The storage system will be a center-wide system at ORNL in support of the Frontier exascale system and will be accessed by the Lustre parallel file system with ZFS local volumes all in a single POSIX namespace, which will make it the largest single file system in the world.
“We are excited to continue our partnership with ORNL to collaborate in developing a next generation storage solution that will deliver the capacity and throughput needed to support the dynamic new research that will be done on the Frontier exascale system for years to come,” said John Dinning, chief product officer, Cray. “By delivering a new hybrid storage solution that is directly connected to the Slingshot network, users will be able to drive data of any size, access pattern or scale to feed their converged modeling, simulation and AI workflows.“
HPC storage systems have traditionally utilized large arrays of HDDs accessed via large and predictable reads and writes of data. This is in stark contrast to AI and ML workloads, which typically have a mix of random and sequential access of small and large data sizes. As a result, traditional storage systems are not suited for the combined usage of these workloads given the mix of data access and the need for an intelligent high-speed system interconnect to quickly move massive amounts of data on and off the supercomputer to enable these diverse workloads to run simultaneously on exascale systems like Frontier.
The next generation ClusterStor-based storage solution addresses these challenges head on by providing a blend of flash and capacity storage to support complex access patterns, a new software stack for improved manageability and tiering of data, and scaling across both compute and storage through direct connection to the Slingshot high-speed network.

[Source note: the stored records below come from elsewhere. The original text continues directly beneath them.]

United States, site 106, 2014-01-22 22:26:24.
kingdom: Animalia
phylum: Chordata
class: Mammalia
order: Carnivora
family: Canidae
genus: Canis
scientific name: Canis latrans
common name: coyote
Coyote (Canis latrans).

In addition to scaling, the direct connection of storage to the Slingshot network eliminates the need for storage routers that are required in most traditional HPC networks. This results in lower cost, lower complexity and lower latency in the system overall, thus delivering higher application performance and ROI.
Additionally, since Slingshot is Ethernet compatible, it can also enable interoperability with existing third party network storage as well as with other data and compute sources.
Cray’s Shasta supercomputers, ClusterStor storage and the Slingshot interconnect are becoming the technology for the exascale era by combining the performance and scale of HPC with the productivity of cloud computing and datacenter interoperability.
The new compute, software, storage and interconnect capabilities being pioneered for research labs like ORNL are being productized as standard offerings from Cray for research and enterprise customers alike, with expected availability starting at the end of 2019.